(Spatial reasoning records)
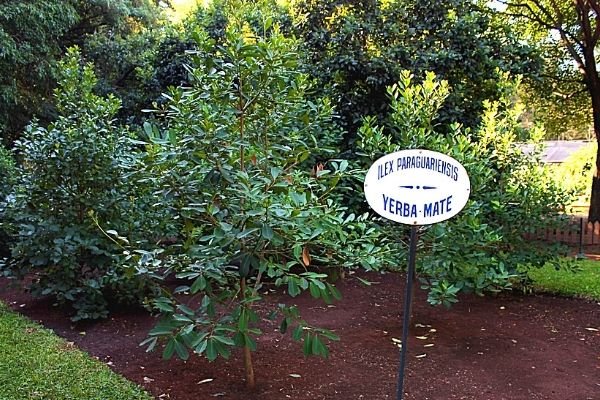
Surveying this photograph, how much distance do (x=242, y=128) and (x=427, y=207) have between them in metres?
1.11

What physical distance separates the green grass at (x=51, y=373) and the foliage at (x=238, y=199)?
658 mm

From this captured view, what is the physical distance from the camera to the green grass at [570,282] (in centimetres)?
583

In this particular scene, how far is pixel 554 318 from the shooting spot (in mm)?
4922

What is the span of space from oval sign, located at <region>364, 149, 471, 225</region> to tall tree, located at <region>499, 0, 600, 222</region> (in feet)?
33.6

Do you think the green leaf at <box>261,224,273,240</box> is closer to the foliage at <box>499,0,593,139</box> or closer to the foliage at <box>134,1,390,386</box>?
the foliage at <box>134,1,390,386</box>

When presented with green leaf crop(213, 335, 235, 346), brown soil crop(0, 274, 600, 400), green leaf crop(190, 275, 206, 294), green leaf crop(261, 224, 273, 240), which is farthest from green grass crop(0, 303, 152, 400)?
green leaf crop(261, 224, 273, 240)

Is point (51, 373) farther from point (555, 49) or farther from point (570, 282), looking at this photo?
point (555, 49)

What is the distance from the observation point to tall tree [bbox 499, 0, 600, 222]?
445 inches

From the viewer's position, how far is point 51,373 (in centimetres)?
343

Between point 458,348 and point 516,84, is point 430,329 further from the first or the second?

Stated goal |
Please rewrite all of the lines above, substituting "large tree" for "tall tree" and keeping everything else unchanged. Leave the pictures out.

Answer to this problem |
Surveying this photograph, how much distance do (x=242, y=128) and (x=427, y=207) have between them in metres?
1.11

What physical distance separates the green grass at (x=51, y=373) and the foliage at (x=238, y=199)?
658 mm

From this captured view, what is the physical distance from the camera to the green grass at [570,282] (in centimetres)?
583

In this particular scene, how far is pixel 554 318 from the shooting spot (in mm)?
4922

What is the span of space from oval sign, located at <region>364, 149, 471, 225</region> to large tree, located at <region>499, 0, 600, 222</region> (in feet)?
33.6

Do you think the green leaf at <box>261,224,273,240</box> is closer to the foliage at <box>499,0,593,139</box> or closer to the foliage at <box>134,1,390,386</box>?
the foliage at <box>134,1,390,386</box>

When presented with green leaf crop(213, 335, 235, 346), brown soil crop(0, 274, 600, 400), green leaf crop(190, 275, 206, 294), green leaf crop(261, 224, 273, 240), which is farthest from green grass crop(0, 303, 152, 400)?
green leaf crop(261, 224, 273, 240)

Is point (51, 373) farther from point (555, 49) or farther from point (570, 282), looking at this photo?
point (555, 49)

What is the distance from the observation point to large tree [bbox 499, 0, 600, 222]?
445 inches

From the viewer's position, how far is point 51,373 (in centimetres)?
343

Between point 458,348 and point 516,84, is point 430,329 further from the first or the second?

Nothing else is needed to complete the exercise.